FDA could set record low for drug marketing warning letters — again
- The Food and Drug Administration's Office of Prescription Drug Promotion (OPDP) has sent four enforcement letters so far this year, continuing a downward trend that may wind up below the previous record-low of five in 2017.
- Regardless of 2018's final tally, the number of warning letters issued by the agency has steadily declined since a recent peak in 2010 of 51 letters, which is still far off from highs hit in the late 1990s.
- Julie Tibbets, a partner in the technology and life sciences group at the law firm Goodwin, explained the FDA seems more focused on writing guidance than letters, which could lead some marketing and legal teams to adjust their risk tolerance for campaigns going forward.
The FDA is "walking very carefully" with OPDP's use of warning letters due to legal concerns, noted Center for Drug Evaluation and Research director Janet Woodcock in a Sept. 21 talk.

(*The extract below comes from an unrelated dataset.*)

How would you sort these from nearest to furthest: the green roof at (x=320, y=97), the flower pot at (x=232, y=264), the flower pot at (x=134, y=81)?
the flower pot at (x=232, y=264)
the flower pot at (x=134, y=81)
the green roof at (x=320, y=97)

"Each one of those cases or letters is a joint effort between the Office of Chief Counsel and OPDP because of the First Amendment implications of all of this," Woodcock said. "We're looking at these things carefully, but we really have to recognize the current jurisprudence."
Woodcock posited the hypothetical that if one company says their acne drug works faster than a competitor, the agency can "let them duke it out."
Tibbets has studied these letters and reasoned the drop-off is also related to the FDA office's focus on drafting guidance documents, taking resources away from finding companies that could be worthy of sending letters to.
"It does seem that their desire to issue more guidance for industry, especially in the last couple years, has really attributed to the downward trend," Tibbets said in an interview with BioPharma Dive.
Out of the four letters for 2018, none were formal warning letters. Additionally, two of the four untitled letters seemed to directly result from FDA personnel attending medical society meetings in 2017, Tibbets noted, calling those meetings "low-hanging fruit" for the FDA to act upon.
That's a substantial drop-off from 2010, when the FDA sent 51 such letters, including 13 formal warning letters.
She said the lack of letters also gives the sense that "they aren't really combing through the materials they receive" in the required Form FDA 2253 submission, which is where pharmaceutical companies submit advertising and promotional labeling to the agency for review.
An FDA spokesperson pushed back on these claims, saying a "risk-based approach" is implemented to use agency resources.
"Therefore, one cannot get a complete picture of the FDA's program area by looking at a snapshot of time for warning letters," the agency spokesperson wrote in an email to BioPharma Dive. "To help increase voluntary compliance, the FDA continues to devote additional resources to its work on guidances and providing advice to companies for draft promotional materials, where appropriate."
However, the steady decline in letters could cause companies to rethink their marketing strategy, and perhaps re-evaluate what they can get away with, the Goodwin lawyer warned.
"I think [there] could be a risk that companies alter their risk appetite in the promotional space and recalibrate based on what would appear [to be] a really rare chance they may be on the receiving end of one of these letters," Tibbets said.
Looking ahead, the burning question for the pharmaceutical marketing industry will be if this downward trend is temporary or permanent.
Tibbets believes it's "hard to predict" when the number of enforcement letters could tick up, but said she does believe an increase will happen.
"I think at some point there is a shift that has to be coming once the agency completes more of its guidance-planned activities," she said. "It's just hard to know when that tipping point is going to be."